*YOUR ASSIGNMENT*:
Starting at the top line and ending at the bottom one, repeat the entries exactly and drop every picture.

■ ■ ■

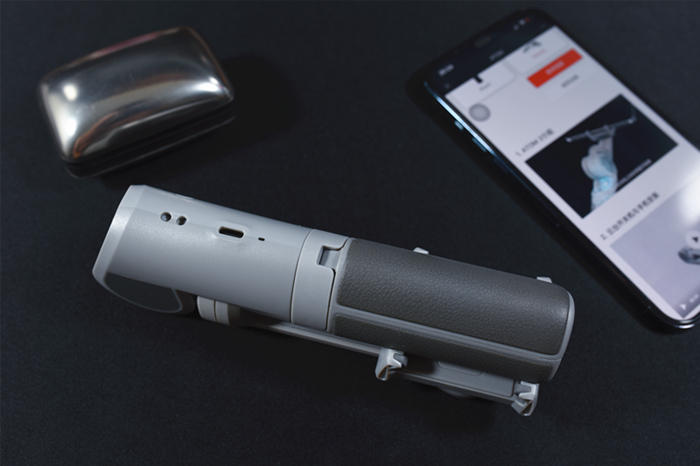 自动开合，三轴一体便携无压力-SNOPPA随拍ATOM2自动折叠手机云台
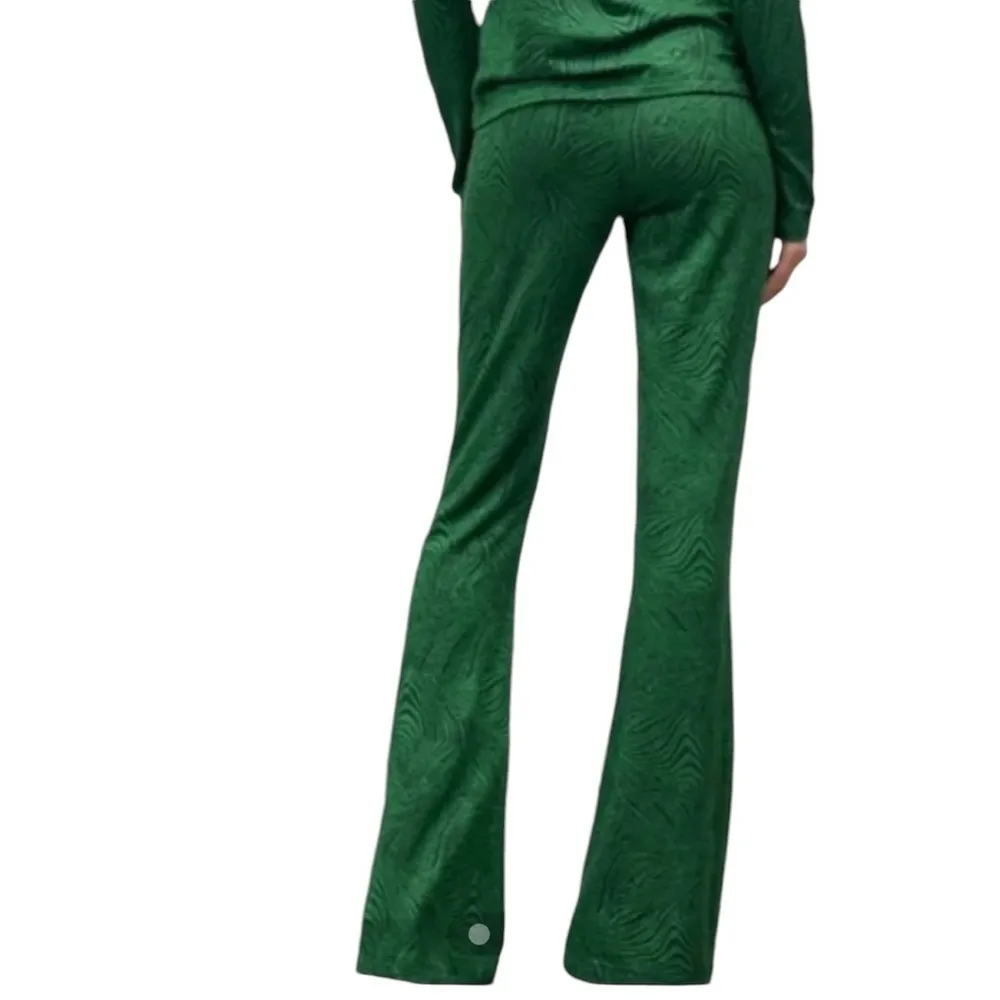 Zara Jacquard Green Black Flare Pants Retro Bootcut Stretch Leggings Size M - Image 3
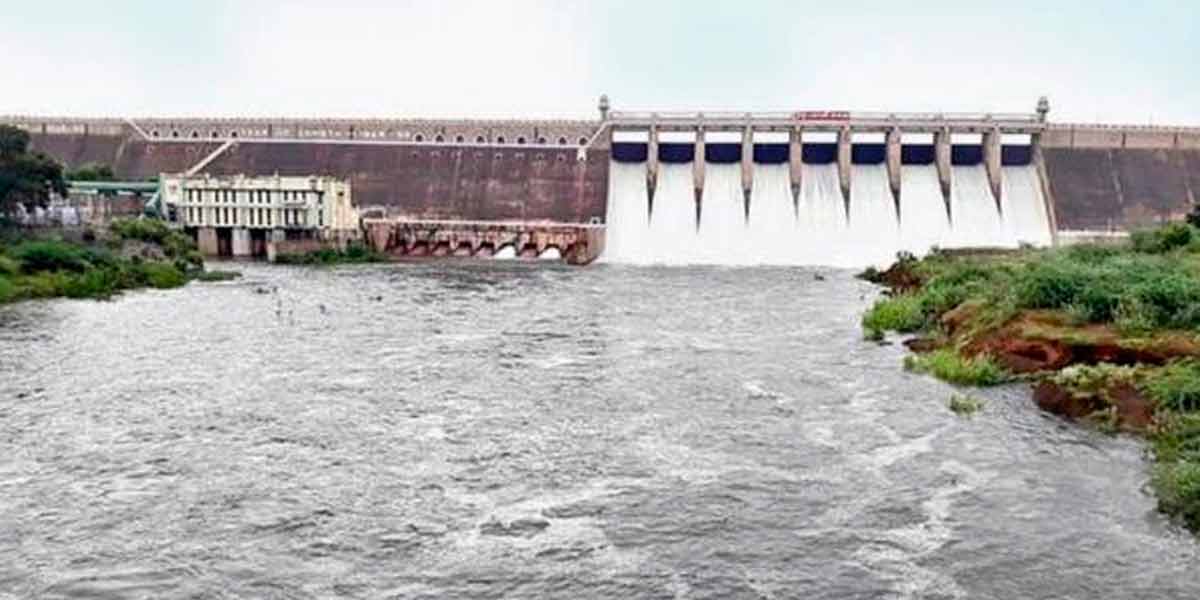 The water level of Bhavanisagar dam fell to 86 feet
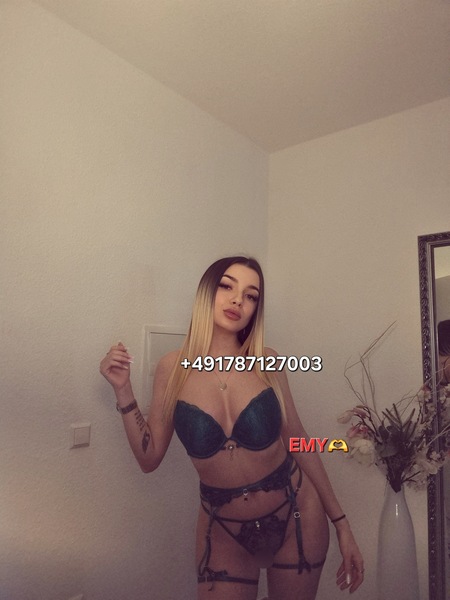 Foto von EMY SKINNY BRANDNEU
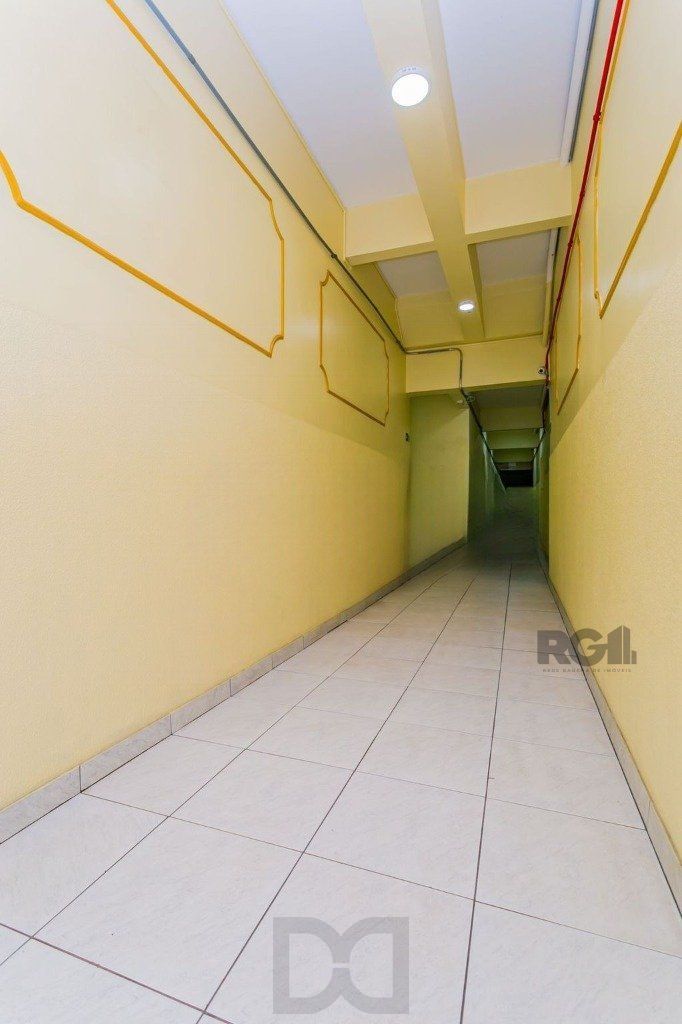 Apartamento 2 dormigtórios à venda Rua Teixeira de Freitas, Santo Antônio - Porto Alegre — foto 14
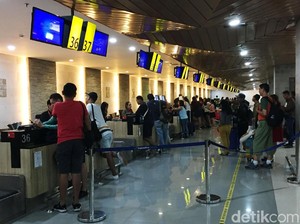 Di Tengah Kenaikan Harga Avtur, Pemerintah Janji Tanggung PPN Tiket Pesawat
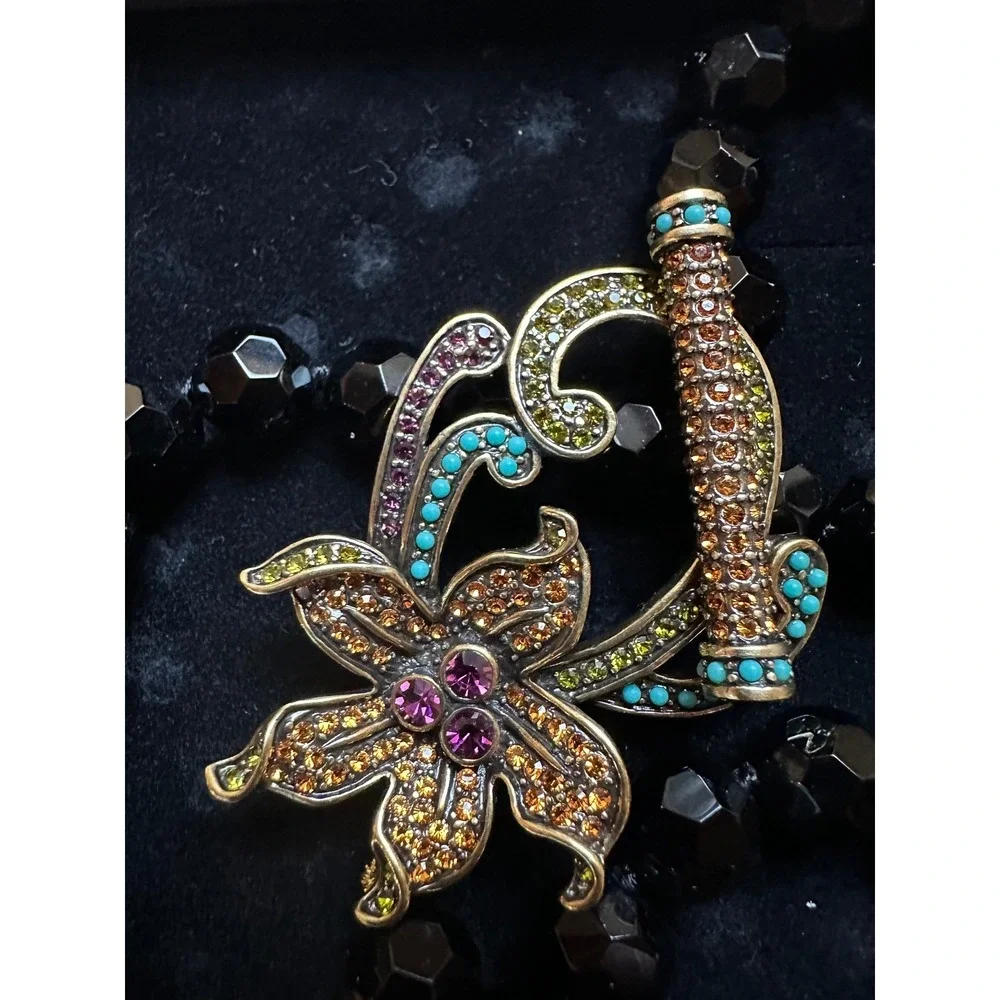 Stunning Signed Heidi Daus Design Toggle Pave Crystal Beaded Floral Necklace NWT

■ ■ ■

*WRITTEN RESPONSE*:
 自动开合，三轴一体便携无压力-SNOPPA随拍ATOM2自动折叠手机云台
 Zara Jacquard Green Black Flare Pants Retro Bootcut Stretch Leggings Size M - Image 3
 The water level of Bhavanisagar dam fell to 86 feet
 Foto von EMY SKINNY BRANDNEU
 Apartamento 2 dormigtórios à venda Rua Teixeira de Freitas, Santo Antônio - Porto Alegre — foto 14
 Di Tengah Kenaikan Harga Avtur, Pemerintah Janji Tanggung PPN Tiket Pesawat
 Stunning Signed Heidi Daus Design Toggle Pave Crystal Beaded Floral Necklace NWT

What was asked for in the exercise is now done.